Member of the House of Representatives
- Incumbent
- Assumed office June 19, 2023

Personal details
- Born: March 18, 1986 (age 40) Thailand
- Party: People's (2024–present)
- Other political affiliations: Move Forward Party (2023–2024)

= Kantapon Duangamporn =

Thai politician (born 1987)

Kantapon Duangamporn (กัณตภณ ดวงอัมพร), nicknamed Rambo (แรมโบ้) is a Thai politician and represents as a member of the House of Representatives for the People's Party.

==Life and career==
Kantapon Duangamporn was born on March 18, 1986 in Thailand. He studied kindergarten at Anubanratsami Phayathai School and studied elementary at Saint John's International School. He studied secondary at Bodindecha School and got a degree on economics at Kasetsart University.

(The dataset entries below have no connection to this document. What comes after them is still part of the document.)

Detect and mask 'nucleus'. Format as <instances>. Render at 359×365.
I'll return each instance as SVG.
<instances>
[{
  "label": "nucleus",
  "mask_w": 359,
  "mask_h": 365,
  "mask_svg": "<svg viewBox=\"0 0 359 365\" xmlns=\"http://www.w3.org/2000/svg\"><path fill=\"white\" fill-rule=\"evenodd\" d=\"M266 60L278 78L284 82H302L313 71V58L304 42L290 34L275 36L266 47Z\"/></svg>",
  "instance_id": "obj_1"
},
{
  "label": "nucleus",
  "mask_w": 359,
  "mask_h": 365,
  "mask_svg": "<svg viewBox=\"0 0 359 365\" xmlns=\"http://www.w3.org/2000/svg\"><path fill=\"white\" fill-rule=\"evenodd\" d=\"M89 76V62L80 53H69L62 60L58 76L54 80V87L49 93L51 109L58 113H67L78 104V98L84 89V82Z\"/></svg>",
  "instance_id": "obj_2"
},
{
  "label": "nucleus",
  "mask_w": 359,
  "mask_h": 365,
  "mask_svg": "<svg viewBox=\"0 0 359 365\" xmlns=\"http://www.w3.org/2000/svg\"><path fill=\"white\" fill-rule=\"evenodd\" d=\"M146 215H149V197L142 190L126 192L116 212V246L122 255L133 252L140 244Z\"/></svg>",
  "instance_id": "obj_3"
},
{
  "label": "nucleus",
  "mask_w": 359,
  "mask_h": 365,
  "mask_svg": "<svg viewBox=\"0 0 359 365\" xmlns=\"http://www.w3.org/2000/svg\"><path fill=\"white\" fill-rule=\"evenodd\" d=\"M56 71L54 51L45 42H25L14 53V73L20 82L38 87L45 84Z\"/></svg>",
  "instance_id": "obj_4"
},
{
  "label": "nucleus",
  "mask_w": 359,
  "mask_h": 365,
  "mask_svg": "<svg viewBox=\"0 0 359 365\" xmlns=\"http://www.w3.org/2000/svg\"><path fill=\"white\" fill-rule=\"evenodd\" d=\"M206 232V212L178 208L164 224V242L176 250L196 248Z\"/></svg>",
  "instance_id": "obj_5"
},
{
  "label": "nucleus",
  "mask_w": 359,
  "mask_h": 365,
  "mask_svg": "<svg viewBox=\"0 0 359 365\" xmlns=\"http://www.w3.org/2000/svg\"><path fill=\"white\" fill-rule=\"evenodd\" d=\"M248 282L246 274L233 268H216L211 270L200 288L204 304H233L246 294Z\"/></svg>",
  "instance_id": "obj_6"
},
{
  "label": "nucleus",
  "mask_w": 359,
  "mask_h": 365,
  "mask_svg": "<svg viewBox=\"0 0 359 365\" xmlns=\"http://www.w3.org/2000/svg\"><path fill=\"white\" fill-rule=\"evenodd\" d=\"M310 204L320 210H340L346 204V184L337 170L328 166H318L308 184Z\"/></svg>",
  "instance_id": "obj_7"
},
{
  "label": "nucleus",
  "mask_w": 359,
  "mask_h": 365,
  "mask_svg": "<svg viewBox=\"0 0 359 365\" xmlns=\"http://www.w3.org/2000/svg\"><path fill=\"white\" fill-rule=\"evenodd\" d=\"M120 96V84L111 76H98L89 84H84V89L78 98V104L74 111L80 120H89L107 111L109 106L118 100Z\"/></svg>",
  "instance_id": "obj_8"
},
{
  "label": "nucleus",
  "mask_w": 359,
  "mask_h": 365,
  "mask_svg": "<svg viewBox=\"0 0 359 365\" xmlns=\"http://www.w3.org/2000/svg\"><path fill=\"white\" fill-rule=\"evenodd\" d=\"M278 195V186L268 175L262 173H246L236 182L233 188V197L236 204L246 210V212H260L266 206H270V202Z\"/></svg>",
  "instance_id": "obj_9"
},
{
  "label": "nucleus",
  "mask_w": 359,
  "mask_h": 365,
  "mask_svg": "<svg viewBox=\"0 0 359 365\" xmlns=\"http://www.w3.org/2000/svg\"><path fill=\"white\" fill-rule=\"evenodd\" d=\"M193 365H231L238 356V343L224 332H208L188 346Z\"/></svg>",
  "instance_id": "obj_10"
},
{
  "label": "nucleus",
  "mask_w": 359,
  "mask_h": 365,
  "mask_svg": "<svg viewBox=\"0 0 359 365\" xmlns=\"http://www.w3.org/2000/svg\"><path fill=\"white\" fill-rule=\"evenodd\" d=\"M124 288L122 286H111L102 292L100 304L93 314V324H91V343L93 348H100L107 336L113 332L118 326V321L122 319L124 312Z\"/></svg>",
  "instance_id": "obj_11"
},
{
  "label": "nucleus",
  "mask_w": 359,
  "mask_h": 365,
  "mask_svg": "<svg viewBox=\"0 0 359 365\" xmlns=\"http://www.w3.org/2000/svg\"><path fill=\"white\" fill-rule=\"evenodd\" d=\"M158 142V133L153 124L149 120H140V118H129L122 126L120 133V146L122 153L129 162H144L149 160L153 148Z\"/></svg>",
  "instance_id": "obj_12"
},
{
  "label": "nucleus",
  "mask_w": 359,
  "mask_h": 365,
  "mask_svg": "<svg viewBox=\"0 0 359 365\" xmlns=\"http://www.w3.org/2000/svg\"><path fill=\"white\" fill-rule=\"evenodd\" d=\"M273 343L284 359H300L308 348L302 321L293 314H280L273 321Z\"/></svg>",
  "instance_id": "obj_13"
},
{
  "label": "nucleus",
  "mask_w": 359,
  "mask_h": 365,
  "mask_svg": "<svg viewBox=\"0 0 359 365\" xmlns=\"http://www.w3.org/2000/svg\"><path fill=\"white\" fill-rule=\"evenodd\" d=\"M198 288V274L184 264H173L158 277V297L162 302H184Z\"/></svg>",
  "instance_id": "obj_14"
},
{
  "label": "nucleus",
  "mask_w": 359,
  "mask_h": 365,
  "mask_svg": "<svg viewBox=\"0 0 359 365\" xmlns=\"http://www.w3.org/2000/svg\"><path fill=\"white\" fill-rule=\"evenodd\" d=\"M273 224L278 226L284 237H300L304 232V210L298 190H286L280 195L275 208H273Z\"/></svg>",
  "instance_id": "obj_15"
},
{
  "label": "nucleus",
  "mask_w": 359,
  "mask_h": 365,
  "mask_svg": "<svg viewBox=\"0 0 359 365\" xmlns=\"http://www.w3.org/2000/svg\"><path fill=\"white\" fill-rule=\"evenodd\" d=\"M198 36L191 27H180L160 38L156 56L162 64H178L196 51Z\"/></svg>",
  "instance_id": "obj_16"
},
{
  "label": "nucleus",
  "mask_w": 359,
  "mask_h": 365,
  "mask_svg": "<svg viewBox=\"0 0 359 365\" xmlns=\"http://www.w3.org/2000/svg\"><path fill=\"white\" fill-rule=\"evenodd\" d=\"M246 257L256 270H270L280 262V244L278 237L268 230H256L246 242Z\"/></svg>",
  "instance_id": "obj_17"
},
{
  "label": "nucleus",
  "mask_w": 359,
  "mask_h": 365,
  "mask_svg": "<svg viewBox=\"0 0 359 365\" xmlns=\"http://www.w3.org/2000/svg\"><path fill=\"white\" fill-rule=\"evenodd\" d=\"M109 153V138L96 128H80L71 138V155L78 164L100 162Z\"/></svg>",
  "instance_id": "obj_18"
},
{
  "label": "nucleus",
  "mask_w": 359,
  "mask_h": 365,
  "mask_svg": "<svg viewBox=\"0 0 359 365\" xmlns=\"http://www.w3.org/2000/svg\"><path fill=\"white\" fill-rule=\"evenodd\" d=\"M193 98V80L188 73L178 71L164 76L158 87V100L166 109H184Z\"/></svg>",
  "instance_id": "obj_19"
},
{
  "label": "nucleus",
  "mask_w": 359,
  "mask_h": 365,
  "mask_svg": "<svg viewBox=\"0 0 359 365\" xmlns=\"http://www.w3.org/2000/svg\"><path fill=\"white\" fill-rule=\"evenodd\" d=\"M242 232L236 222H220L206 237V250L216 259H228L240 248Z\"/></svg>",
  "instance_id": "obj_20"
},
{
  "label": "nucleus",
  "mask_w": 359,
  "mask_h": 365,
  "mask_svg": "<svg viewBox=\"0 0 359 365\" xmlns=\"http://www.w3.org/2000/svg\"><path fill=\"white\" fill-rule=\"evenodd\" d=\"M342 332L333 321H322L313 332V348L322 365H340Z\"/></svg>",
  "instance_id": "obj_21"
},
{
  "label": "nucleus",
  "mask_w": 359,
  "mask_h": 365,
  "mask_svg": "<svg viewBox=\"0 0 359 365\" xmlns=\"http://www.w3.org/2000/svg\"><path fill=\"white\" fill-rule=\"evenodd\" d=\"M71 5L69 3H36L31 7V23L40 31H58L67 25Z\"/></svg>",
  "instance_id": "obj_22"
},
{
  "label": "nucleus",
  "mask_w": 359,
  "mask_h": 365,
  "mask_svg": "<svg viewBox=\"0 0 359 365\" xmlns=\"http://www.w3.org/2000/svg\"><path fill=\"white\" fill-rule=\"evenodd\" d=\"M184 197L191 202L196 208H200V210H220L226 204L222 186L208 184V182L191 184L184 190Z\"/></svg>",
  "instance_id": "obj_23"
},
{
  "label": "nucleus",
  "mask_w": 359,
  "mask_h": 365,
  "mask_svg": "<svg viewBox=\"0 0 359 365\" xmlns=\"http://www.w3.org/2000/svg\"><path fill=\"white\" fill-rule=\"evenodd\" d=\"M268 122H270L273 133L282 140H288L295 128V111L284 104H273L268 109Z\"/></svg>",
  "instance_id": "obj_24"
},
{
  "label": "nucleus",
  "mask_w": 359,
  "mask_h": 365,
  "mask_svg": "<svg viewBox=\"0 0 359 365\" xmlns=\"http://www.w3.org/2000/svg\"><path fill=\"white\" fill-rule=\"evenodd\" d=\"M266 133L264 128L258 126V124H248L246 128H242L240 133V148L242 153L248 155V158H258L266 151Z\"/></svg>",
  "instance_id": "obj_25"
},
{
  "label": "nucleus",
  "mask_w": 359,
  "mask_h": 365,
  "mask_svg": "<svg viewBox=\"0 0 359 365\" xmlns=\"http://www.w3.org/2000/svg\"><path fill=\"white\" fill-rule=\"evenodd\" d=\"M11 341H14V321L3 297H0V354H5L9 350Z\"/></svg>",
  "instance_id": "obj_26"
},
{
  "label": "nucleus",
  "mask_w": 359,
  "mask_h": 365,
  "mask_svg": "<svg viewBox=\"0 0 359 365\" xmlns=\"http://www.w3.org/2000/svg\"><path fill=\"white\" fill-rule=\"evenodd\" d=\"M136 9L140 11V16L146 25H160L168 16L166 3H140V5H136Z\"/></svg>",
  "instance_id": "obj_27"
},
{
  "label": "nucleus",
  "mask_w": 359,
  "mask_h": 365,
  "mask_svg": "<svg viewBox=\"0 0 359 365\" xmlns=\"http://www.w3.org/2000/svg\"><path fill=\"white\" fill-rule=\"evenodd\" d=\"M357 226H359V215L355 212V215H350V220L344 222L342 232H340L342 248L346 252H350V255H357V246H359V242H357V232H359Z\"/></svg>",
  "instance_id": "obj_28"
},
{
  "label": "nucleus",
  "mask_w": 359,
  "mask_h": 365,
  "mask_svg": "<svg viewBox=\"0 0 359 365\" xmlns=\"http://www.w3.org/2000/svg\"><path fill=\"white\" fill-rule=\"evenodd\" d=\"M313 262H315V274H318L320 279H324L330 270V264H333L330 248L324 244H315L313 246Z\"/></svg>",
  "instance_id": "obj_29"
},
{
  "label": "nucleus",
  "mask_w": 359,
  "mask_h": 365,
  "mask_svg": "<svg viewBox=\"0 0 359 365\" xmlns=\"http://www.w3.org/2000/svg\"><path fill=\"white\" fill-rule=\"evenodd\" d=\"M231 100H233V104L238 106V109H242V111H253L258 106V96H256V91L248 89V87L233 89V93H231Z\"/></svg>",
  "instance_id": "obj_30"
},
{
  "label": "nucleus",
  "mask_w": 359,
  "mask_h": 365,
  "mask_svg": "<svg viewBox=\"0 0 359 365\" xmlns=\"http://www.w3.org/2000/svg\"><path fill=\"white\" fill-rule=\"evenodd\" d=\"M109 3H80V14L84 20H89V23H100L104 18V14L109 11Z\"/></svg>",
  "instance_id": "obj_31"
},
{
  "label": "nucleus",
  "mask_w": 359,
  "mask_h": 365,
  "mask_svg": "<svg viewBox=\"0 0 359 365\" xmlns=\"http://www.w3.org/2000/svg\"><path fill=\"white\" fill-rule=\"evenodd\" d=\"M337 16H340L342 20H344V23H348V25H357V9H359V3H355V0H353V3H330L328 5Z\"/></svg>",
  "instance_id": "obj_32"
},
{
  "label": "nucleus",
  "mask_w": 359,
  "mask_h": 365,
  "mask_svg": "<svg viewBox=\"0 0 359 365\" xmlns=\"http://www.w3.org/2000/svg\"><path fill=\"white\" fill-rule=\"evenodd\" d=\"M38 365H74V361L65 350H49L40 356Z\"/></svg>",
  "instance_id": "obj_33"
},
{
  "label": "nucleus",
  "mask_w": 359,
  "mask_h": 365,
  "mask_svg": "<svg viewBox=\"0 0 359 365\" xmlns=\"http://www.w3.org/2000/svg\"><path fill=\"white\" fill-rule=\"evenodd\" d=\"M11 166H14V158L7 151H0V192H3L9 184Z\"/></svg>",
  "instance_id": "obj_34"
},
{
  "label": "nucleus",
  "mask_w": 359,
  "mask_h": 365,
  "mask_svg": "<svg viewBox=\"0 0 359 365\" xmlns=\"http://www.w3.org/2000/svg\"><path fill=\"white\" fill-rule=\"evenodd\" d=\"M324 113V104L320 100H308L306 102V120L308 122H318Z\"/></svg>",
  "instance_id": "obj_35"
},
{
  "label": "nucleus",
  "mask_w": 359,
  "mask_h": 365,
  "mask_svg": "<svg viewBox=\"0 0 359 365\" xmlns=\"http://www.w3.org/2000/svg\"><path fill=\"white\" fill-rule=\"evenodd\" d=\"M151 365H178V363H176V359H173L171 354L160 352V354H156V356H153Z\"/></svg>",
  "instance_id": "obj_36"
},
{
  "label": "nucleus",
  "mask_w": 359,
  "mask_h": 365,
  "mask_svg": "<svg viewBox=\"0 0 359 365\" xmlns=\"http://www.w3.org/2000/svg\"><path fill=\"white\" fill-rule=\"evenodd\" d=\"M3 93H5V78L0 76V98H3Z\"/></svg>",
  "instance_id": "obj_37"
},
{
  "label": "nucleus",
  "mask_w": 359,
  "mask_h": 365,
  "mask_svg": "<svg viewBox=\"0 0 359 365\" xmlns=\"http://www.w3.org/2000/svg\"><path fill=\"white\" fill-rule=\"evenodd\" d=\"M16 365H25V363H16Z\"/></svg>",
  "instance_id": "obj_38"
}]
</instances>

Kantapon started his political career as a candidate of the Move Forward Party in Bangkok's 6th constituency during the 2023 Thai general election. He won the election and represented Bangkok 6 in House of Representatives and assumed office as a member of the 26th House of Representatives in 2023. Following the dissolution of the Move Forward Party in 2024, he joined the People's. In the 2026 Thai general election, he won the election with 43,239 votes and run for the Bangkok 6.

Before being elected, he participated in political and community activities organized by the movement in Bangkok prior to contesting the 2023 Thai general election.